(Ken Silva, Headline USA) An FBI- and CIA-trained intelligence operative drafted a key piece of evidence being used in the ongoing Jan. 6 Proud Boys sedition conspiracy trial, defendant Dominic Pezzola said Friday in a motion seeking a mistrial over the matter.
Pezzola filed his motion after prosecutors introduced a document entitled “1776 Returns” as evidence the previous day. Assistant U.S. Attorney Conor Mulroe told the jury that the document—found in a Telegram message with Proud Boys leader Enrique Tarrio—describes plans to lay siege to Capitol Hill by strategically occupying most of the congressional office space around the Capitol.
Government portrayed the 1776 Returns document as being created by Tarrio or the other defendants, when in fact it originated with FBI- and CIA-trained asset Samuel Armes, Pezzola said.
Pezzola cited an interview Armes conducted with the Jan. 6 Select Committee, which was published on Dec. 14, 2022, after the 1776 Returns document was already ruled admissible as evidence against the Proud Boys.
In that interview, conducted last July, Armes told the J6 committee that he initially began working on a document to plan for worst-case scenarios as a “wargaming” exercise amidst the civil unrest of mid-2020. That document ended up being passed to Tarrio through a mutual friend, Erika Flores, and ended up morphing into what’s now the 1776 Returns record, according to Armes.
Armes said he was trained to conduct wargaming strategies when he was being “groomed” to work for the FBI or CIA while attending the University of Southern Florida. He further told the committee that he was never an employee of the FBI or CIA, but that he has worked for the State Department and for U.S. Special Operations Command out of MacDill Air Force Base in Tampa.
Armes, who works in the cryptocurrency industry, said the document he initially started was drastically altered by the time it was given to Tarrio—though by who, he doesn’t know.
“[Flores] asked if she could see it, and I said sure. And so I ended up sharing it with her on a Google Drive. And after that, I thought nothing of it. I would’ve never imagined that it turned into the document that I was shown last week, would’ve had zero clue, zero idea,” he said.
“I mean, it’s pretty horrifying to think that that document was even used and actually took from what I had written, which—obviously, you know, it’s horrific for me to even imagine that something that I would’ve written would’ve been used to source this kind of, like, I guess call it ‘terroristic document,’” he added.
However, Flores reportedly told the Jan. 6 Select Committee that the Armes did, in fact, draft the entire 1776 Returns document.

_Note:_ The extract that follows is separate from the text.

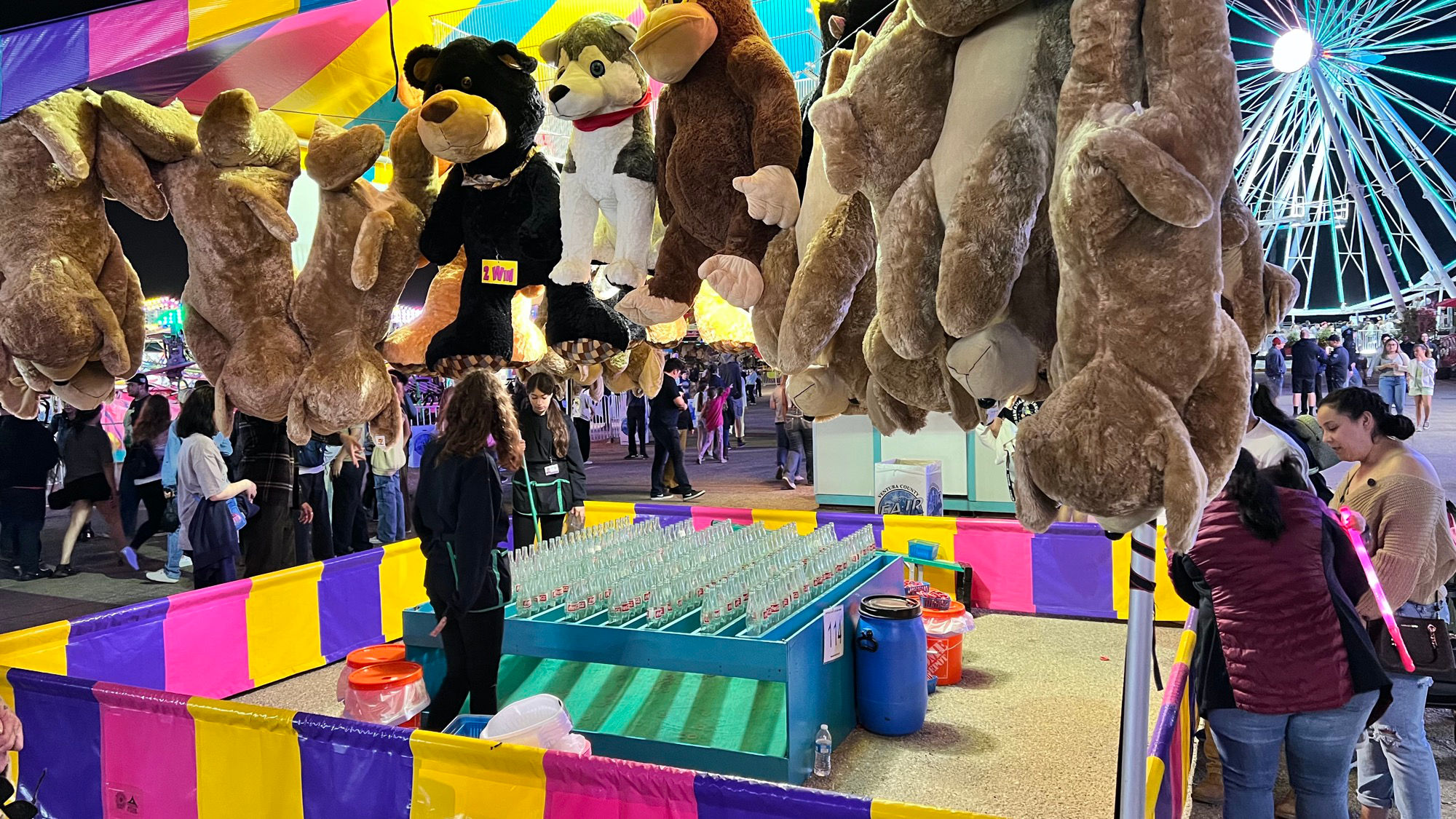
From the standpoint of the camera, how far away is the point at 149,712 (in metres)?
2.32

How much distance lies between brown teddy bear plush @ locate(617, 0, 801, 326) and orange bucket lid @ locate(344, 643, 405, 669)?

When the Jan. 6 Select Committee asked Armes if he could produce his original document, he said he couldn’t find it.
Pezzola requested an evidentiary hearing to determine who really created the 1776 Returns document.
If it turns out that Armes really did author the entire document, “this means that the most damning document in this trial was authored by the intelligence community—someone ‘groomed’ by the FBI itself,” said Pezzola.
“Ultimately, if the information laid out here is true, this seems to require mistrial and dismissal of this entire case, with prejudice,” Pezolla concluded. “At a bare minimum, these new revelations require that all evidence relating to this document be stricken from the record and that the jury be given a stern instruction.”
The sedition trial was set to resume Monday. Presiding U.S. District Judge Timothy Kelly has yet to issue a ruling on Pezzola’s motion.
Pezzola faces a seditious conspiracy charge, as do fellow Proud Boys Zachary Rehl, Enrique Tarrio, Ethan Nordean and Joseph Biggs.